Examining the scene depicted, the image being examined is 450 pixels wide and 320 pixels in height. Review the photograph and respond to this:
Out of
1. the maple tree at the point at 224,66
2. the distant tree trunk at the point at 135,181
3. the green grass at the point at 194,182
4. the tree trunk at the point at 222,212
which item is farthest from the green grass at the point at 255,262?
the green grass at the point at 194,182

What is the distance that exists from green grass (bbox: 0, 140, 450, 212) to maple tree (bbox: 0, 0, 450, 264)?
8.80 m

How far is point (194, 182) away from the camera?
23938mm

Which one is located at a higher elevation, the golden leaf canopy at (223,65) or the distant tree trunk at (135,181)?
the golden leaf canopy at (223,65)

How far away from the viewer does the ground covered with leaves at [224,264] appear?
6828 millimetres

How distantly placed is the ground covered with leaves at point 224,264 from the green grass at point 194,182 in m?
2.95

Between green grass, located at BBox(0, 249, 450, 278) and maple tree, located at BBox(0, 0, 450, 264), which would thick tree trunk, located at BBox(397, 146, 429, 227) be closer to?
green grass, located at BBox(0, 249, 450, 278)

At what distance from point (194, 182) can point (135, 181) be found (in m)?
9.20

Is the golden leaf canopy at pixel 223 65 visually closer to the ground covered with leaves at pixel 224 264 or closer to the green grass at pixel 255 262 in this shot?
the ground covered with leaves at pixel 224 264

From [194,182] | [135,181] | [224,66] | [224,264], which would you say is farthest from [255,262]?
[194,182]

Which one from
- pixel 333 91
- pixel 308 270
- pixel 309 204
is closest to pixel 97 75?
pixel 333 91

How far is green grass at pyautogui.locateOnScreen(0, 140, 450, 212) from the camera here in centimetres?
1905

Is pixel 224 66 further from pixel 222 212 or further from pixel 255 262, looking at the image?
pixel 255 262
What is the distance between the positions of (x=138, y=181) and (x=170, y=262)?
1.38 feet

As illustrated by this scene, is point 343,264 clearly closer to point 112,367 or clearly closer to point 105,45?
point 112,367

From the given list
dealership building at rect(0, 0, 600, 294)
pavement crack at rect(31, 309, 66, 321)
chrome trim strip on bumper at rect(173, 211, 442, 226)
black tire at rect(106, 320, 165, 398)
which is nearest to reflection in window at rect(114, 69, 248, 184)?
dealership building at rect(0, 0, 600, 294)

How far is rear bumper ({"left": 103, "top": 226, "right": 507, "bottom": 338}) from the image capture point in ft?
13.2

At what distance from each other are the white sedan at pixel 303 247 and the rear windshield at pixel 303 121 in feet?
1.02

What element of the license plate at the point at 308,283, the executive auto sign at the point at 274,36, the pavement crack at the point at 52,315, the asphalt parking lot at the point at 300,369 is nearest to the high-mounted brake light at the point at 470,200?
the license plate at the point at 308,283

» TASK OBJECTIVE: Rewrite everything from the start of the entries down to the line containing "4. the tree trunk at the point at 222,212", switching "green grass" to "short grass" and leaving all else unchanged.

» WRITTEN SOLUTION:
Examining the scene depicted, the image being examined is 450 pixels wide and 320 pixels in height. Review the photograph and respond to this:
Out of
1. the maple tree at the point at 224,66
2. the distant tree trunk at the point at 135,181
3. the short grass at the point at 194,182
4. the tree trunk at the point at 222,212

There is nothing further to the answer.